• **Yang Perlu Dikerjakan**:
Tentukan apakah tiap pernyataan berikut sesuai dengan kutipan tentang kemunafikan, lalu jawab ya atau tidak beserta kata-kata dari kutipan yang menjadi penentunya, disalin tanpa perubahan. (a) Akar penyebab kemunafikan adalah dusta. (b) Zaid bin Arqam melaporkan ucapan `Abdullah bin Ubai langsung kepada Rasulullah (ﷺ). (c) Rasulullah (ﷺ) menyebut sumpah palsu sebagai salah satu dosa besar.

• **Kutipan**:
════════════════

Kebohongan apapun selain ketiga hal tersebut, kemunafikan. Bercanda atau serius, namun karena kebutuhan atau untuk membodohi orang lain, menghasut para penguasa terhadap seseorang, mengubah aturan agama, memalsukan hadis, mengaitkan pahala terhadap keshalihan dirinya-sendiri, menyampaikan khabar bohong tentang perang yang terjadi di tempat lain, Hadis yang membicarakan tentang 'berbohong dalam perang' hanya di negeri tempat ia berperang, seperti Afghanistan atau Kashmir. Untuk mendorong para Mujahidin dan meningkatkan moral mereka, atau untuk melemahkan semangat musuh. Akar penyebab kemunafikan adalah dusta. Tanda kemunafikan lainnya juga muncul karena dusta. Karena itu, kita hendaknya berusaha sekuat tenaga agar menghindarinya, sehingga tak ada bagian kemunafikan dalam catatan amal kita.

Orang-orang munafik sangat-mudah bersumpah-palsu untuk melindungi diri mereka. Allah berfirman,

اِتَّخَذُوۡۤا اَیۡمَانَہُمۡ جُنَّۃً فَصَدُّوۡا عَنۡ سَبِیۡلِ اللّٰہِ فَلَہُمۡ عَذَابٌ مُّہِیۡنٌ
"Mereka menjadikan sumpah-sumpah mereka sebagai perisai, lalu mereka menghalang-halangi (manusia) dari jalan Allah; maka bagi mereka adzab yang menghinakan." - (58:16)
اِتَّخَذُوۡۤا اَیۡمَانَہُمۡ جُنَّۃً فَصَدُّوۡا عَنۡ سَبِیۡلِ اللّٰہِ ؕ اِنَّہُمۡ سَآءَ مَا کَانُوۡا یَعۡمَلُوۡنَ
"Mereka menjadikan sumpah-sumpah mereka sebagai perisai, lalu mereka menghalang-halangi (manusia) dari jalan Allah. Sungguh, betapa buruknya apa yang telah mereka kerjakan." - (QS.63:2)
Zaid bin Arqam meriwayatkan, "Ketika aku ikut bagian dalam sebuah ekspedisi. Aku mendengar `Abdullah bin Ubai (bin Abi Salul) berkata. "Jangan membelanjakan untuk mereka yang bersama Rasulullah (ﷺ), agar mereka dapat membubarkan diri dan pergi darinya. Jika kita kembali (ke Madinah), tentu saja, yang lebih terhormat akan mengusir orang jahat di antara mereka." Aku melaporkan hal itu kepada pamanku atau kepada 'Umar yang, pada gilirannya, menyampaikan kepada Rasulullah (ﷺ) tentang hal itu. Rasulullah (ﷺ) memanggilku dan aku menceritakan kepada beliau seluruh kisahnya. Kemudian Rasulullah (ﷺ) memanggil `Abdullah bin Ubai dan teman-temannya, dan mereka bersumpah bahwa mereka tak mengatakan hal itu. Maka, Rasulullah (ﷺ) tak mempercayai perkataanku dan mempercayai mereka. Aku merasakan tekanan yang belum pernah kurasakan sebelumnya. Akupun tinggal di rumah dan pamanku berkata kepadaku. "Kamu hanya ingin Rasulullah (ﷺ) tak mempercayai perkataanmu dan tak menyukaimu." Lalu, Allah mewahyukan (Surah yang dimulai dengan) 'Ketika orang-orang munafik datang kepadamu.' (63.1) Rasulullah (ﷺ) kemudian memanggilku dan membacakannnya, kemudian berkata, "Wahai Zaid! Allah menegaskan ucapanmu." [HR Al-Bukhari. 4900]
Sumpah palsu itu, tanda kemunafikan dan juga dosa besar. Rasulullah (ﷺ) bersabda, "Dosa besar adalah, menyekutukan Allah, membunuh, dan sumpah palsu."

════════════════

• **Data Mentah**:
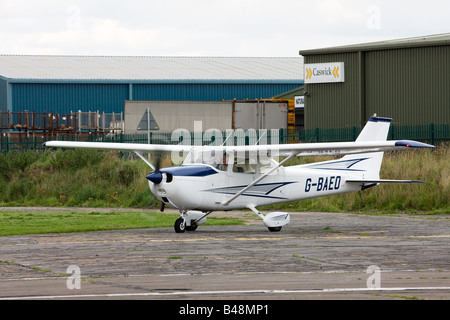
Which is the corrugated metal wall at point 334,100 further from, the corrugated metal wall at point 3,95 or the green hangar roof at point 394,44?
the corrugated metal wall at point 3,95

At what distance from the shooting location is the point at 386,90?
40.3m

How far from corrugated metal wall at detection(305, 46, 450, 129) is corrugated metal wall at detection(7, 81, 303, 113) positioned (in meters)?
22.5

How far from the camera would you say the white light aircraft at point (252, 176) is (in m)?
17.1

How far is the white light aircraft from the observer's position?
56.2 ft

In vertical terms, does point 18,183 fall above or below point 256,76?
below

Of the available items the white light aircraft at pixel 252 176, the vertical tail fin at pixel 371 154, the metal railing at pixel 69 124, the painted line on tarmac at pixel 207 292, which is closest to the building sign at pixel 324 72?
the metal railing at pixel 69 124

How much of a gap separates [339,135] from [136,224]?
13.9m

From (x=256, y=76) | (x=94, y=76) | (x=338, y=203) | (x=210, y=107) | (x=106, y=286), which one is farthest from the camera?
(x=256, y=76)

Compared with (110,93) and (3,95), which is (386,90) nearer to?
(110,93)

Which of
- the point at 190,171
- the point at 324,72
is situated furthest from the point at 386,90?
the point at 190,171

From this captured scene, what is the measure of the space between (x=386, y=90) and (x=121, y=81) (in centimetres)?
2786

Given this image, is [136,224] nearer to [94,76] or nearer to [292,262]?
[292,262]

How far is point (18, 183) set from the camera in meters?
31.2
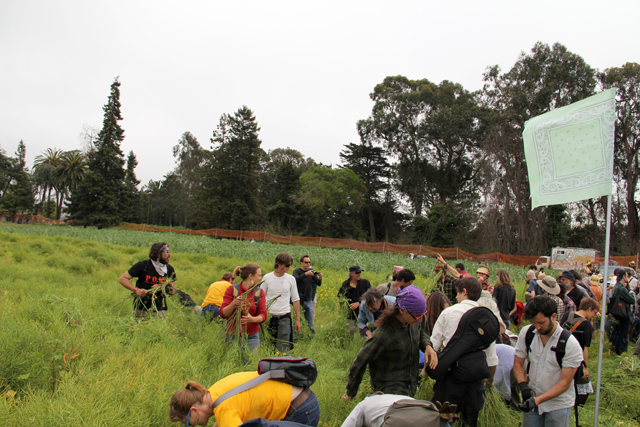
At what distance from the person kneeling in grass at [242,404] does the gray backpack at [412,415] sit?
2.92 feet

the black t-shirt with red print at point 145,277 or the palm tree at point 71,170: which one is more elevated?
the palm tree at point 71,170

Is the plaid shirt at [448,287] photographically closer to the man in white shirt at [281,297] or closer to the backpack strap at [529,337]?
the man in white shirt at [281,297]

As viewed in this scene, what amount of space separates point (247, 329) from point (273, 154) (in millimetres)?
72097

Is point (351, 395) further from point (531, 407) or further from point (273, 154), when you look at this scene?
point (273, 154)

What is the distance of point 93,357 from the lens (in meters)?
4.07

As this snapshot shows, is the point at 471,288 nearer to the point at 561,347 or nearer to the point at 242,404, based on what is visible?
the point at 561,347

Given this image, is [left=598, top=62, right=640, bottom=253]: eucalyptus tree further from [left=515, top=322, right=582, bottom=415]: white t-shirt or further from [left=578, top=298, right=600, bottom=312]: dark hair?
[left=515, top=322, right=582, bottom=415]: white t-shirt

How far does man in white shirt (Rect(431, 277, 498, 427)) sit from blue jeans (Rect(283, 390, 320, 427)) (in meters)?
1.19

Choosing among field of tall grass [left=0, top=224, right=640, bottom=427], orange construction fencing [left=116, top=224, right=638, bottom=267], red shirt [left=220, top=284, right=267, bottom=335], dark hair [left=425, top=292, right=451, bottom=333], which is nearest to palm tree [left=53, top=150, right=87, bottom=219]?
orange construction fencing [left=116, top=224, right=638, bottom=267]

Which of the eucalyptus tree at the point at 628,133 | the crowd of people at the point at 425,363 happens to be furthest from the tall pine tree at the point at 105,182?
the eucalyptus tree at the point at 628,133

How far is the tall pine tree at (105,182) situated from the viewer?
44312 mm

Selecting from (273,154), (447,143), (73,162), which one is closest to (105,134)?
(73,162)

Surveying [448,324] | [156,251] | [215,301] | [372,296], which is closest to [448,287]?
[372,296]

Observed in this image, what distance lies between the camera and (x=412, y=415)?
199cm
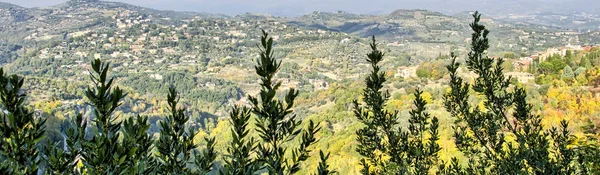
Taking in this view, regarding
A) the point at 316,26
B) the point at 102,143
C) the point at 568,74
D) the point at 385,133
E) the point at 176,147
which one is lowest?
the point at 568,74

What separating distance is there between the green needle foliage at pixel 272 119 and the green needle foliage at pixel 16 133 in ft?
4.66

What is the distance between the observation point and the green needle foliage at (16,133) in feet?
8.29

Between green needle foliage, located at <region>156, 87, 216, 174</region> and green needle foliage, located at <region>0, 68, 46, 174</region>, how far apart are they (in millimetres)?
824

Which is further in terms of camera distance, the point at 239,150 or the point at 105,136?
the point at 239,150

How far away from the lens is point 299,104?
53.6m

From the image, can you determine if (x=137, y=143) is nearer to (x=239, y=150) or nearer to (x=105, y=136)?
(x=105, y=136)

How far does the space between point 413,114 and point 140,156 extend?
124 inches

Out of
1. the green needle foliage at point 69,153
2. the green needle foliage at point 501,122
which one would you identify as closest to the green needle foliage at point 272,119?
the green needle foliage at point 69,153

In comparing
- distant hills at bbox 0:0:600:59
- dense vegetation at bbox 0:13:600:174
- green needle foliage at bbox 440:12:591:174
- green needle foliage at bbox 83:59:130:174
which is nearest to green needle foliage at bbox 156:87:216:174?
dense vegetation at bbox 0:13:600:174

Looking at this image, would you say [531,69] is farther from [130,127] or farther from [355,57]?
[355,57]

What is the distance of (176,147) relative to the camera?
319 centimetres

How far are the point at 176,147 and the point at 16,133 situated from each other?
1.06 metres

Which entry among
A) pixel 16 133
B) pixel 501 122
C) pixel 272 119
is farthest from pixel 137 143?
pixel 501 122

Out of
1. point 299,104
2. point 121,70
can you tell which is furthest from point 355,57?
point 121,70
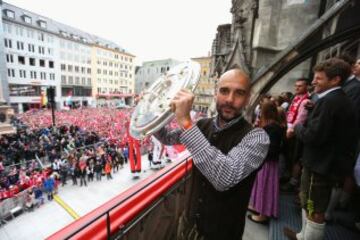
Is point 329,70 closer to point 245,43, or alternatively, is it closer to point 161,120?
point 161,120

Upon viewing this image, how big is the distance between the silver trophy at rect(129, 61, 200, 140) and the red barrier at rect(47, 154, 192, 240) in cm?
48

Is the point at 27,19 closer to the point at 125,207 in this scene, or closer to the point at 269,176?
the point at 125,207

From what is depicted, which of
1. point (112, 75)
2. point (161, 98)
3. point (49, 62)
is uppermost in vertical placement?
point (49, 62)

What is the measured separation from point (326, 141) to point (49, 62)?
47.4m

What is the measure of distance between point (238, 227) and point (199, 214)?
273 mm

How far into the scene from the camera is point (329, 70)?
197cm

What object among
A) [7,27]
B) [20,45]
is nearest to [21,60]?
[20,45]

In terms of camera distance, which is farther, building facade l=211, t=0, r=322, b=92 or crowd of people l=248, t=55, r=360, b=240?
building facade l=211, t=0, r=322, b=92

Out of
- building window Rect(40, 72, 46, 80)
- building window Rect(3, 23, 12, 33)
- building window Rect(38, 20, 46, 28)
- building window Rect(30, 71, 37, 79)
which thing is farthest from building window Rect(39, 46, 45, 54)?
building window Rect(3, 23, 12, 33)

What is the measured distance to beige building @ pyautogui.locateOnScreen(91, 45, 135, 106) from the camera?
4722cm

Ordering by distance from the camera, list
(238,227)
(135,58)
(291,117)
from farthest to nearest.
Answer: (135,58)
(291,117)
(238,227)

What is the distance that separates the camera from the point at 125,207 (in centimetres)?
148

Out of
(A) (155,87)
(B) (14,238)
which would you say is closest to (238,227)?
(A) (155,87)

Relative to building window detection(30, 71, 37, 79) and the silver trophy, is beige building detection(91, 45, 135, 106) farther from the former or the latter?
the silver trophy
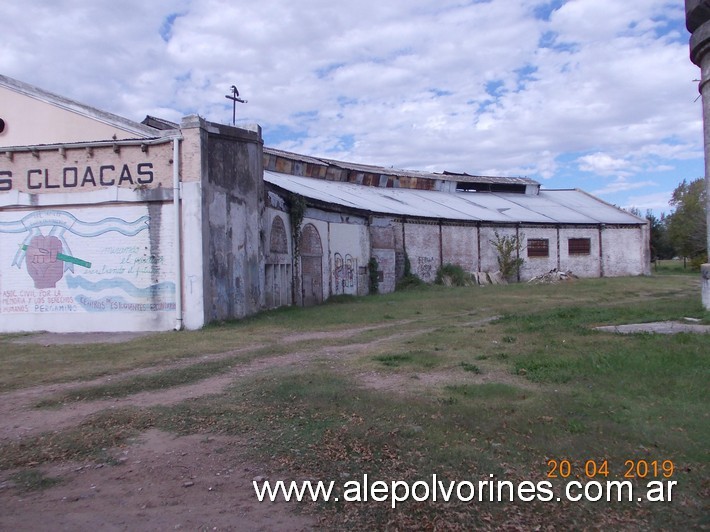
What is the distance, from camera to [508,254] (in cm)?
3259

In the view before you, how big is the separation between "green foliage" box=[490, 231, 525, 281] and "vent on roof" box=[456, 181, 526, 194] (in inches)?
363

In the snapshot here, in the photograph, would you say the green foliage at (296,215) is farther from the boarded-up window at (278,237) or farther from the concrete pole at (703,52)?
the concrete pole at (703,52)

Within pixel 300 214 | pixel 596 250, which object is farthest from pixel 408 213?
pixel 596 250

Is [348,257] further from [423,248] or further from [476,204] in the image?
[476,204]

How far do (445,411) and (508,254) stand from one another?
27.6m

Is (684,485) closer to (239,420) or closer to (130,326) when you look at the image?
(239,420)

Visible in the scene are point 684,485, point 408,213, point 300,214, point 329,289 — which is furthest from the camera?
point 408,213

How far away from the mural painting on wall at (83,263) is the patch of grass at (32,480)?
937 cm

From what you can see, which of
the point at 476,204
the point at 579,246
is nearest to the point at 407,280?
the point at 476,204

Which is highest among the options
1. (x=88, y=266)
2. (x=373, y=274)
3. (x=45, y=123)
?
(x=45, y=123)

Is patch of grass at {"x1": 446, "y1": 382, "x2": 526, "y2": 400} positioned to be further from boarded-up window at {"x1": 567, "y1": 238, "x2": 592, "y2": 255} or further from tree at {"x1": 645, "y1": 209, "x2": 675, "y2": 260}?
tree at {"x1": 645, "y1": 209, "x2": 675, "y2": 260}

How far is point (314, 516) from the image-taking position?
157 inches

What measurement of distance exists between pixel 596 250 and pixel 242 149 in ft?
85.7
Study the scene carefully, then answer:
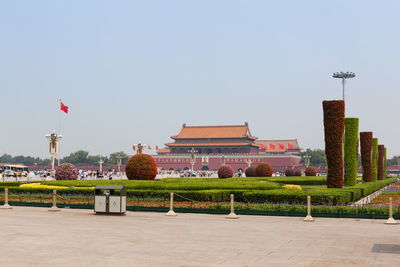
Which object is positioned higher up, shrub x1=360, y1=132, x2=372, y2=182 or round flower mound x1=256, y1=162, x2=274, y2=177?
shrub x1=360, y1=132, x2=372, y2=182

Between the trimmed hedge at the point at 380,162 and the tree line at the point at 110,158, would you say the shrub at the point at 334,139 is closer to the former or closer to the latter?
the trimmed hedge at the point at 380,162

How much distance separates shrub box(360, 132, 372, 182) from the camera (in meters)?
40.9

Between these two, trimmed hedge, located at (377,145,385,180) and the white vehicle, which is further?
the white vehicle

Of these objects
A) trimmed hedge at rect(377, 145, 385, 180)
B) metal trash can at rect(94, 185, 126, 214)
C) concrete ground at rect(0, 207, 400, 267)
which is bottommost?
concrete ground at rect(0, 207, 400, 267)

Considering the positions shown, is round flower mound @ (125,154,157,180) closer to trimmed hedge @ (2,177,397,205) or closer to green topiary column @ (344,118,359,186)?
trimmed hedge @ (2,177,397,205)

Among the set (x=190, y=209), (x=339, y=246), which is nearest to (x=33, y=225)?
(x=190, y=209)

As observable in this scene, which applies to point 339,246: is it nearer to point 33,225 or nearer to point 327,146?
point 33,225

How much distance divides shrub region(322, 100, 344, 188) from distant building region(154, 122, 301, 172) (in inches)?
3387

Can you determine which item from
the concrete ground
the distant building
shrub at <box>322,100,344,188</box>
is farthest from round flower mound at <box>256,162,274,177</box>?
the distant building

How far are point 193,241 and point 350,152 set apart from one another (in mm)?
22541

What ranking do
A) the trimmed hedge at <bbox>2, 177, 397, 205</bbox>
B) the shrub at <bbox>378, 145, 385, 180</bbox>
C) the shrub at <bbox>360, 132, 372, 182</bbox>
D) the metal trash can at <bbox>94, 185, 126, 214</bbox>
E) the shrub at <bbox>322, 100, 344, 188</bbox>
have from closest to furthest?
the metal trash can at <bbox>94, 185, 126, 214</bbox>, the trimmed hedge at <bbox>2, 177, 397, 205</bbox>, the shrub at <bbox>322, 100, 344, 188</bbox>, the shrub at <bbox>360, 132, 372, 182</bbox>, the shrub at <bbox>378, 145, 385, 180</bbox>

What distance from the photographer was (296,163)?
11794cm

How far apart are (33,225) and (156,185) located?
11151 millimetres

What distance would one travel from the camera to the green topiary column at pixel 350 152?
30141 mm
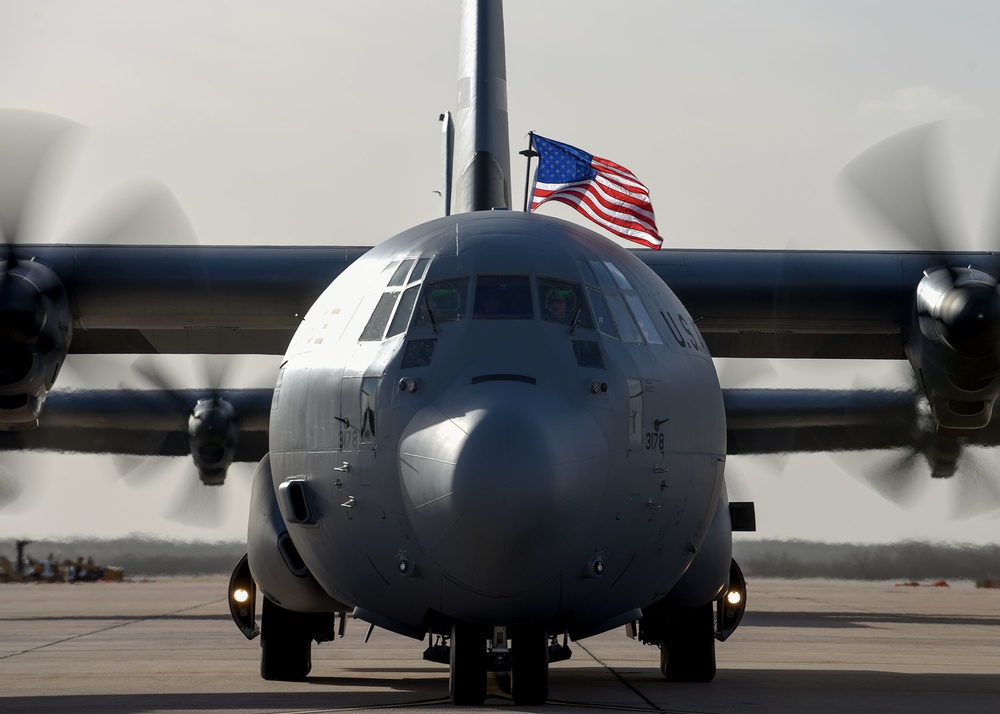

════════════════

• **Jawaban di Bawah**:
(a) Ya: "Akar penyebab kemunafikan adalah dusta."
(b) Tidak: "Aku melaporkan hal itu kepada pamanku atau kepada 'Umar yang, pada gilirannya, menyampaikan kepada Rasulullah (ﷺ) tentang hal itu."
(c) Ya: "Dosa besar adalah, menyekutukan Allah, membunuh, dan sumpah palsu."